Answer these questions about the post on food and nutrition, one per line:
1. Which newspaper published the opinion piece on eating whole foods and the USDA?
2. What kind of diet does the post say the China Study promotes?
3. What did the writer sit down to write before getting sidetracked by a website?

Text:
- - - -

Here is a great New York Times opinion piece on eating whole foods, the USDA, and the USDA's new wacky eating guidelines that try to give the public good advice while also not stepping on the toes of the (junk) food industry. Talk about walking a ridiculous fine line! I have not yet read the new Dietary Guidelines; note to self: do so.
[Update] Here's more on the topic from the article's author.
And another fantastic opinion piece! I don't agree with every sentence of it, but overall there is a lot of good sense here.
Here is a book I need to read: the China Study. Although I have to say I start from a stance of skepticism when I see that the book promotes a one-size-fits-all diet of eating only plants. Though perhaps I am mistaken that he is proposing a one-size-fits-all diet.
Last night I sat down at my computer to write down tuna recipes that I want to test, and instead ended up getting sidetracked by this voluminous gem of a website. Nutritional information for fresh produce! grains! meats! I love it. At the grocery store, the only foods with nutritional info slapped on them are the processed-n-boxed things, which makes comparison with whole foods impossible on the fly.

- - - -

Dataset excerpts:

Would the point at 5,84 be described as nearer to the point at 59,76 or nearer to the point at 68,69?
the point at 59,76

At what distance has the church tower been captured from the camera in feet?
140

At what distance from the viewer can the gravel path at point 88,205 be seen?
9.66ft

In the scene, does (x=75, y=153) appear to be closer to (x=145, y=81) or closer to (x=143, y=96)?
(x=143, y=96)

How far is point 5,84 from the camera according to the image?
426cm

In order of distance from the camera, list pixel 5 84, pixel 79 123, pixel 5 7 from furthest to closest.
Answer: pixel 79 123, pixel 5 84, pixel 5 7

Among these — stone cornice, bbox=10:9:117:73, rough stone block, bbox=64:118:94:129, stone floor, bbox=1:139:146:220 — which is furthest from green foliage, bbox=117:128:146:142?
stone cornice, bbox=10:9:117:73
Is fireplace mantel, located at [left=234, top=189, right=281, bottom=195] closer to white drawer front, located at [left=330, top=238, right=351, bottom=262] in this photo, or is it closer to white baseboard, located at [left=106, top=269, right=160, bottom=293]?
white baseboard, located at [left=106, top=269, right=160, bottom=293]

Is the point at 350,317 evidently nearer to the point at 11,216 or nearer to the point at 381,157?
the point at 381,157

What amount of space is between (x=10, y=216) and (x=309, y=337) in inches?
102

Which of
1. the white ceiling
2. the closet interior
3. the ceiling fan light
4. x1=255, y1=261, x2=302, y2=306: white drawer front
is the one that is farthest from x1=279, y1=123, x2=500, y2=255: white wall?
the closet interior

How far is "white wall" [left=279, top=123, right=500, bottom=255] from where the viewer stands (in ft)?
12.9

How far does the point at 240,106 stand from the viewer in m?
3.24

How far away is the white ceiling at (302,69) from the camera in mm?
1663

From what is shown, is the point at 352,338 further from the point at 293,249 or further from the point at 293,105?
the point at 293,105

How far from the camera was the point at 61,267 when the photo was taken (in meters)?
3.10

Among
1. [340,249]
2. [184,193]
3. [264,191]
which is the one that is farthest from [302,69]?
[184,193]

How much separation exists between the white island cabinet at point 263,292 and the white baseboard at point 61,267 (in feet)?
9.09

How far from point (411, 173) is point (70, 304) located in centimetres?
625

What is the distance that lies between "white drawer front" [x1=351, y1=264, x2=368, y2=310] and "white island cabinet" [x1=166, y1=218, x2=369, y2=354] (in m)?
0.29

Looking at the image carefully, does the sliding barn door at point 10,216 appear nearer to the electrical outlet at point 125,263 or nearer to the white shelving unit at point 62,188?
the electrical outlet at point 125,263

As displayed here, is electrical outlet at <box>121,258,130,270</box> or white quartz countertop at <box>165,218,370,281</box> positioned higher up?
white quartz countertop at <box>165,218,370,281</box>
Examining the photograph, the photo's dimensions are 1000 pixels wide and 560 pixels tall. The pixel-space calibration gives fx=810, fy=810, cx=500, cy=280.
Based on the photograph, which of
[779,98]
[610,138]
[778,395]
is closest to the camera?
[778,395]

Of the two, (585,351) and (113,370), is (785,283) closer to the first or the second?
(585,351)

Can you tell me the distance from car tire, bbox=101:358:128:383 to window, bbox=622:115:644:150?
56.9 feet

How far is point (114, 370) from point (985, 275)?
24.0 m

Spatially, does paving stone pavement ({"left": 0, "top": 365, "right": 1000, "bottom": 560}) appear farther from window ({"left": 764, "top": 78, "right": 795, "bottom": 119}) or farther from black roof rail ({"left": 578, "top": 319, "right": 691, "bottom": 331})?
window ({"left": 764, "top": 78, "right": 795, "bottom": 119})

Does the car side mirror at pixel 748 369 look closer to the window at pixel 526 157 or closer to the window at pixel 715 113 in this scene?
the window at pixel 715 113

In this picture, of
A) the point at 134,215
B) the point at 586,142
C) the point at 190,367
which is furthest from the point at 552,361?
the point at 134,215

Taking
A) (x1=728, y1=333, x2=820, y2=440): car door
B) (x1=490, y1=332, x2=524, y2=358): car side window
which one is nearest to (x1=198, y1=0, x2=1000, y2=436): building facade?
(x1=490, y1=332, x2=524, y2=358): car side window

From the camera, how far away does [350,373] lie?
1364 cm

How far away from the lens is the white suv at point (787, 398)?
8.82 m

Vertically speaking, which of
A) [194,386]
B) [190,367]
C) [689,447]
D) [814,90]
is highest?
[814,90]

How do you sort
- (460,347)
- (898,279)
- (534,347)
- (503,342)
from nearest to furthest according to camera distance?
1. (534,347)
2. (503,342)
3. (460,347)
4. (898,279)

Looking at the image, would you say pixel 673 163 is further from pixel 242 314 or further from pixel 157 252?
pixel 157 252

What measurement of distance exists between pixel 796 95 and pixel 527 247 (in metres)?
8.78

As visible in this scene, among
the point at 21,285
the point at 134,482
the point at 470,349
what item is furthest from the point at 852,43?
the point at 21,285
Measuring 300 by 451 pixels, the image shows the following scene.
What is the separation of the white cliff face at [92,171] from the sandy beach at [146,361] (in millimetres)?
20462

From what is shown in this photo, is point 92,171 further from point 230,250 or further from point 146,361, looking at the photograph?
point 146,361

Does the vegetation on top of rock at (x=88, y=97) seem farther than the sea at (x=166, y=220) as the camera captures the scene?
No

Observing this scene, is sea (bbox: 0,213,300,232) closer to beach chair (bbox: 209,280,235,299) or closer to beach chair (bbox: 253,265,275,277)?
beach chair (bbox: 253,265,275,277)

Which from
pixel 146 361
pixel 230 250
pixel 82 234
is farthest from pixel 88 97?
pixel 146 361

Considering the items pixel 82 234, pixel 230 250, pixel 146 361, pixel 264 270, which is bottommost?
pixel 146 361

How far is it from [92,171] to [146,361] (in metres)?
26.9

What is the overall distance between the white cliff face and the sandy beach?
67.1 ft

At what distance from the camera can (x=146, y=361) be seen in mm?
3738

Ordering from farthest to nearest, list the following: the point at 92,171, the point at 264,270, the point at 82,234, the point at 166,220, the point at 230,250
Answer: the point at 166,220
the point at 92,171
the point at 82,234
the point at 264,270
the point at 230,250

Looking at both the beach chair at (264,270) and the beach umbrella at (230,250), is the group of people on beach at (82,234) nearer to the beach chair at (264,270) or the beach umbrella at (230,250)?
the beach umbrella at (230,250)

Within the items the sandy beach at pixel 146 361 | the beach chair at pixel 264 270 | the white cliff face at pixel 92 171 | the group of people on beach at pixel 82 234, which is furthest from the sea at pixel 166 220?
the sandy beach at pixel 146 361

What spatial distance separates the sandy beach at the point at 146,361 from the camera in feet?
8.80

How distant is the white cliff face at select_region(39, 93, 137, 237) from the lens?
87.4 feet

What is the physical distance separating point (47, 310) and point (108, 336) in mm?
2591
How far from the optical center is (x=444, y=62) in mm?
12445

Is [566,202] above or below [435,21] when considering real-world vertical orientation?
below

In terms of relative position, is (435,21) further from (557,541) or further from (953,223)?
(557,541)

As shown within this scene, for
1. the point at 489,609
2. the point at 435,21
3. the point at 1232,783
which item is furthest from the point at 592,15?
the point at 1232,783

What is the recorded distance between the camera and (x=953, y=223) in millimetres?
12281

- - - -

Exercise result:
1. The New York Times
2. A one-size-fits-all diet of eating only plants
3. Tuna recipes to test